An Excerpt from Lost and Found in Aspen
I am excited to share a glimpse into my debut novel, Lost and Found in Aspen. This is an excerpt from Chapter 19. Here’s the setup:
After a night out on the town, dancing and partying and making out with a stranger, Hope Martin wakes up with a terrible hangover. She decides the perfect remedy would be to ski a few runs on Aspen Mountain. But first Hope stops at a café to fill up her rumbling, hung-over stomach.
I grabbed my pastry and hot brew, took a seat facing the window overlooking the sidewalk, and buried my head in the newspaper to hide from seeing anyone I might know.

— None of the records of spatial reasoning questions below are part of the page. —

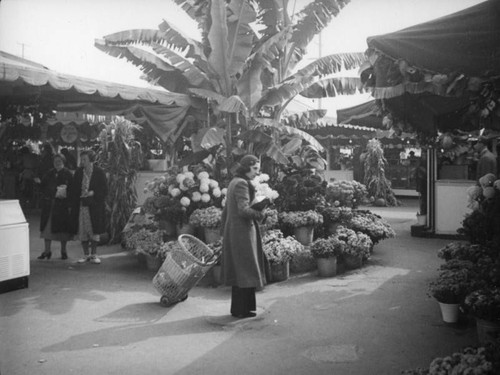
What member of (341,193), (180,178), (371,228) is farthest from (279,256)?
(341,193)

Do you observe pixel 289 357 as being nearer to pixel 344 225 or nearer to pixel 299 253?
pixel 299 253

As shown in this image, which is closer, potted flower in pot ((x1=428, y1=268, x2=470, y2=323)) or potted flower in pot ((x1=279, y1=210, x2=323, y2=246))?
potted flower in pot ((x1=428, y1=268, x2=470, y2=323))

Images of the night before were haunting me. I never should have mixed the alcohol and the edible on an empty stomach.
Within a few minutes, the server put the piping hot plate of food in front of me. “Wasn’t last night great?” he asked.
I had never seen this man before in my life. I flashed him a bewildered look.
“The Spazmatics,” he said.
“Oh, yeah. It was fun.”
“David is my roommate. He was super bummed that you ran out without saying goodbye.”
Heat rose through my face. “I wasn’t feeling well.”
“It happens to the best of us,” he said before walking away.
I hated myself in that moment, but the hunger pang tugging at my belly, along with the smell of the food, was begging me to eat. I doused Cholula hot sauce all over the meal and cut into the egg, letting the yolk ooze over the plate, saturating the cheese and vegetables. Inhaling the tasty food, I ate every morsel. After I finished the last sip of my coffee, with my belly feeling full, I walked outside into the fresh, snow-filled air, and made my way toward the mountain.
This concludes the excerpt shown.